> **Stated task**
Pick out every line of the rows below that contains the string "instances", and copy each one in full. Case counts.

START

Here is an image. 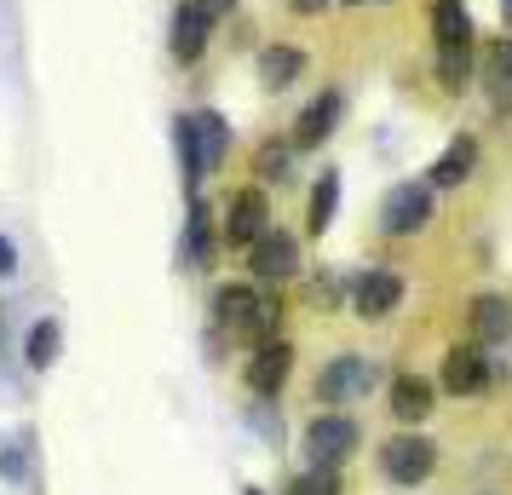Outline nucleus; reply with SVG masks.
Returning <instances> with one entry per match:
<instances>
[{"mask_svg":"<svg viewBox=\"0 0 512 495\" xmlns=\"http://www.w3.org/2000/svg\"><path fill=\"white\" fill-rule=\"evenodd\" d=\"M208 317H213V340H271L282 334V294L277 288H259L254 277L242 283H219L208 300Z\"/></svg>","mask_w":512,"mask_h":495,"instance_id":"nucleus-1","label":"nucleus"},{"mask_svg":"<svg viewBox=\"0 0 512 495\" xmlns=\"http://www.w3.org/2000/svg\"><path fill=\"white\" fill-rule=\"evenodd\" d=\"M173 150H179L185 196H196L225 167V156H231V121L219 116V110H179L173 116Z\"/></svg>","mask_w":512,"mask_h":495,"instance_id":"nucleus-2","label":"nucleus"},{"mask_svg":"<svg viewBox=\"0 0 512 495\" xmlns=\"http://www.w3.org/2000/svg\"><path fill=\"white\" fill-rule=\"evenodd\" d=\"M386 386V369H380V357H363V352H340L328 357L317 380H311V398L323 403V409H351V403L374 398Z\"/></svg>","mask_w":512,"mask_h":495,"instance_id":"nucleus-3","label":"nucleus"},{"mask_svg":"<svg viewBox=\"0 0 512 495\" xmlns=\"http://www.w3.org/2000/svg\"><path fill=\"white\" fill-rule=\"evenodd\" d=\"M271 225H277V219H271V190L265 185H236L231 196H225V208H219V248L248 254Z\"/></svg>","mask_w":512,"mask_h":495,"instance_id":"nucleus-4","label":"nucleus"},{"mask_svg":"<svg viewBox=\"0 0 512 495\" xmlns=\"http://www.w3.org/2000/svg\"><path fill=\"white\" fill-rule=\"evenodd\" d=\"M432 213H438V190L426 185V179H397V185L380 196L374 225H380V236L403 242V236H420V231H426V225H432Z\"/></svg>","mask_w":512,"mask_h":495,"instance_id":"nucleus-5","label":"nucleus"},{"mask_svg":"<svg viewBox=\"0 0 512 495\" xmlns=\"http://www.w3.org/2000/svg\"><path fill=\"white\" fill-rule=\"evenodd\" d=\"M432 472H438V444L420 426H403V432H392L380 444V478L397 484V490H420Z\"/></svg>","mask_w":512,"mask_h":495,"instance_id":"nucleus-6","label":"nucleus"},{"mask_svg":"<svg viewBox=\"0 0 512 495\" xmlns=\"http://www.w3.org/2000/svg\"><path fill=\"white\" fill-rule=\"evenodd\" d=\"M495 380H501V369H495L489 346H478V340H461V346L443 352V369H438L443 398H484Z\"/></svg>","mask_w":512,"mask_h":495,"instance_id":"nucleus-7","label":"nucleus"},{"mask_svg":"<svg viewBox=\"0 0 512 495\" xmlns=\"http://www.w3.org/2000/svg\"><path fill=\"white\" fill-rule=\"evenodd\" d=\"M242 265H248V277H254L259 288H282V283H294V277L305 271L300 236L282 231V225H271V231L259 236L248 254H242Z\"/></svg>","mask_w":512,"mask_h":495,"instance_id":"nucleus-8","label":"nucleus"},{"mask_svg":"<svg viewBox=\"0 0 512 495\" xmlns=\"http://www.w3.org/2000/svg\"><path fill=\"white\" fill-rule=\"evenodd\" d=\"M357 444H363V426L351 421L346 409H317V415L305 421V455H311V467L340 472V461H346Z\"/></svg>","mask_w":512,"mask_h":495,"instance_id":"nucleus-9","label":"nucleus"},{"mask_svg":"<svg viewBox=\"0 0 512 495\" xmlns=\"http://www.w3.org/2000/svg\"><path fill=\"white\" fill-rule=\"evenodd\" d=\"M294 340L288 334H271V340H259L254 352H248V363H242V380H248V392H254L259 403L282 398V386H288V375H294Z\"/></svg>","mask_w":512,"mask_h":495,"instance_id":"nucleus-10","label":"nucleus"},{"mask_svg":"<svg viewBox=\"0 0 512 495\" xmlns=\"http://www.w3.org/2000/svg\"><path fill=\"white\" fill-rule=\"evenodd\" d=\"M403 294H409V283L397 277L392 265H369V271H357V277H351L346 306L357 311L363 323H386V317L403 306Z\"/></svg>","mask_w":512,"mask_h":495,"instance_id":"nucleus-11","label":"nucleus"},{"mask_svg":"<svg viewBox=\"0 0 512 495\" xmlns=\"http://www.w3.org/2000/svg\"><path fill=\"white\" fill-rule=\"evenodd\" d=\"M208 41H213V18L196 6V0H179L173 18H167V58L179 70H196L208 58Z\"/></svg>","mask_w":512,"mask_h":495,"instance_id":"nucleus-12","label":"nucleus"},{"mask_svg":"<svg viewBox=\"0 0 512 495\" xmlns=\"http://www.w3.org/2000/svg\"><path fill=\"white\" fill-rule=\"evenodd\" d=\"M340 121H346V93H340V87H323V93H311V104L294 116L288 144H294V150H323V144L340 133Z\"/></svg>","mask_w":512,"mask_h":495,"instance_id":"nucleus-13","label":"nucleus"},{"mask_svg":"<svg viewBox=\"0 0 512 495\" xmlns=\"http://www.w3.org/2000/svg\"><path fill=\"white\" fill-rule=\"evenodd\" d=\"M219 260V213L202 202V190L190 196L185 208V236H179V265L185 271H208V265Z\"/></svg>","mask_w":512,"mask_h":495,"instance_id":"nucleus-14","label":"nucleus"},{"mask_svg":"<svg viewBox=\"0 0 512 495\" xmlns=\"http://www.w3.org/2000/svg\"><path fill=\"white\" fill-rule=\"evenodd\" d=\"M466 340H478V346H512V294H472L466 300Z\"/></svg>","mask_w":512,"mask_h":495,"instance_id":"nucleus-15","label":"nucleus"},{"mask_svg":"<svg viewBox=\"0 0 512 495\" xmlns=\"http://www.w3.org/2000/svg\"><path fill=\"white\" fill-rule=\"evenodd\" d=\"M305 70H311V58H305L300 41H265V47L254 52V75H259L265 93H288Z\"/></svg>","mask_w":512,"mask_h":495,"instance_id":"nucleus-16","label":"nucleus"},{"mask_svg":"<svg viewBox=\"0 0 512 495\" xmlns=\"http://www.w3.org/2000/svg\"><path fill=\"white\" fill-rule=\"evenodd\" d=\"M386 409H392V421L397 426H420L432 409H438V380H426V375H392L386 380Z\"/></svg>","mask_w":512,"mask_h":495,"instance_id":"nucleus-17","label":"nucleus"},{"mask_svg":"<svg viewBox=\"0 0 512 495\" xmlns=\"http://www.w3.org/2000/svg\"><path fill=\"white\" fill-rule=\"evenodd\" d=\"M478 87L489 93V110L495 116H512V35H495L478 52Z\"/></svg>","mask_w":512,"mask_h":495,"instance_id":"nucleus-18","label":"nucleus"},{"mask_svg":"<svg viewBox=\"0 0 512 495\" xmlns=\"http://www.w3.org/2000/svg\"><path fill=\"white\" fill-rule=\"evenodd\" d=\"M478 156H484L478 139H472V133H455V139L438 150V162L426 167V185H432V190H461L466 179L478 173Z\"/></svg>","mask_w":512,"mask_h":495,"instance_id":"nucleus-19","label":"nucleus"},{"mask_svg":"<svg viewBox=\"0 0 512 495\" xmlns=\"http://www.w3.org/2000/svg\"><path fill=\"white\" fill-rule=\"evenodd\" d=\"M426 24H432V47H478V18L466 0H432Z\"/></svg>","mask_w":512,"mask_h":495,"instance_id":"nucleus-20","label":"nucleus"},{"mask_svg":"<svg viewBox=\"0 0 512 495\" xmlns=\"http://www.w3.org/2000/svg\"><path fill=\"white\" fill-rule=\"evenodd\" d=\"M432 75L449 98H461L478 81V47H438L432 52Z\"/></svg>","mask_w":512,"mask_h":495,"instance_id":"nucleus-21","label":"nucleus"},{"mask_svg":"<svg viewBox=\"0 0 512 495\" xmlns=\"http://www.w3.org/2000/svg\"><path fill=\"white\" fill-rule=\"evenodd\" d=\"M334 219H340V167H323L317 185H311V202H305V231L328 236Z\"/></svg>","mask_w":512,"mask_h":495,"instance_id":"nucleus-22","label":"nucleus"},{"mask_svg":"<svg viewBox=\"0 0 512 495\" xmlns=\"http://www.w3.org/2000/svg\"><path fill=\"white\" fill-rule=\"evenodd\" d=\"M294 144L288 139H265L254 150V185H265V190H277V185H294Z\"/></svg>","mask_w":512,"mask_h":495,"instance_id":"nucleus-23","label":"nucleus"},{"mask_svg":"<svg viewBox=\"0 0 512 495\" xmlns=\"http://www.w3.org/2000/svg\"><path fill=\"white\" fill-rule=\"evenodd\" d=\"M64 352V329H58V317H35L24 334V363L29 369H52Z\"/></svg>","mask_w":512,"mask_h":495,"instance_id":"nucleus-24","label":"nucleus"},{"mask_svg":"<svg viewBox=\"0 0 512 495\" xmlns=\"http://www.w3.org/2000/svg\"><path fill=\"white\" fill-rule=\"evenodd\" d=\"M282 495H346V484H340L334 467H305V472H294V478L282 484Z\"/></svg>","mask_w":512,"mask_h":495,"instance_id":"nucleus-25","label":"nucleus"},{"mask_svg":"<svg viewBox=\"0 0 512 495\" xmlns=\"http://www.w3.org/2000/svg\"><path fill=\"white\" fill-rule=\"evenodd\" d=\"M346 294H351V283L346 277H317V283H311V311H340L346 306Z\"/></svg>","mask_w":512,"mask_h":495,"instance_id":"nucleus-26","label":"nucleus"},{"mask_svg":"<svg viewBox=\"0 0 512 495\" xmlns=\"http://www.w3.org/2000/svg\"><path fill=\"white\" fill-rule=\"evenodd\" d=\"M0 472H6V478H24V472H29L24 438H0Z\"/></svg>","mask_w":512,"mask_h":495,"instance_id":"nucleus-27","label":"nucleus"},{"mask_svg":"<svg viewBox=\"0 0 512 495\" xmlns=\"http://www.w3.org/2000/svg\"><path fill=\"white\" fill-rule=\"evenodd\" d=\"M196 6L208 12L213 24H225V18H236V12H242V0H196Z\"/></svg>","mask_w":512,"mask_h":495,"instance_id":"nucleus-28","label":"nucleus"},{"mask_svg":"<svg viewBox=\"0 0 512 495\" xmlns=\"http://www.w3.org/2000/svg\"><path fill=\"white\" fill-rule=\"evenodd\" d=\"M12 271H18V242L0 231V277H12Z\"/></svg>","mask_w":512,"mask_h":495,"instance_id":"nucleus-29","label":"nucleus"},{"mask_svg":"<svg viewBox=\"0 0 512 495\" xmlns=\"http://www.w3.org/2000/svg\"><path fill=\"white\" fill-rule=\"evenodd\" d=\"M328 6H334V0H288L294 18H317V12H328Z\"/></svg>","mask_w":512,"mask_h":495,"instance_id":"nucleus-30","label":"nucleus"},{"mask_svg":"<svg viewBox=\"0 0 512 495\" xmlns=\"http://www.w3.org/2000/svg\"><path fill=\"white\" fill-rule=\"evenodd\" d=\"M501 18H507V24H512V0H501Z\"/></svg>","mask_w":512,"mask_h":495,"instance_id":"nucleus-31","label":"nucleus"},{"mask_svg":"<svg viewBox=\"0 0 512 495\" xmlns=\"http://www.w3.org/2000/svg\"><path fill=\"white\" fill-rule=\"evenodd\" d=\"M346 6H369V0H346Z\"/></svg>","mask_w":512,"mask_h":495,"instance_id":"nucleus-32","label":"nucleus"},{"mask_svg":"<svg viewBox=\"0 0 512 495\" xmlns=\"http://www.w3.org/2000/svg\"><path fill=\"white\" fill-rule=\"evenodd\" d=\"M242 495H259V490H242Z\"/></svg>","mask_w":512,"mask_h":495,"instance_id":"nucleus-33","label":"nucleus"},{"mask_svg":"<svg viewBox=\"0 0 512 495\" xmlns=\"http://www.w3.org/2000/svg\"><path fill=\"white\" fill-rule=\"evenodd\" d=\"M484 495H495V490H484Z\"/></svg>","mask_w":512,"mask_h":495,"instance_id":"nucleus-34","label":"nucleus"}]
</instances>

END

> **Exercise output**
Returning <instances> with one entry per match:
<instances>
</instances>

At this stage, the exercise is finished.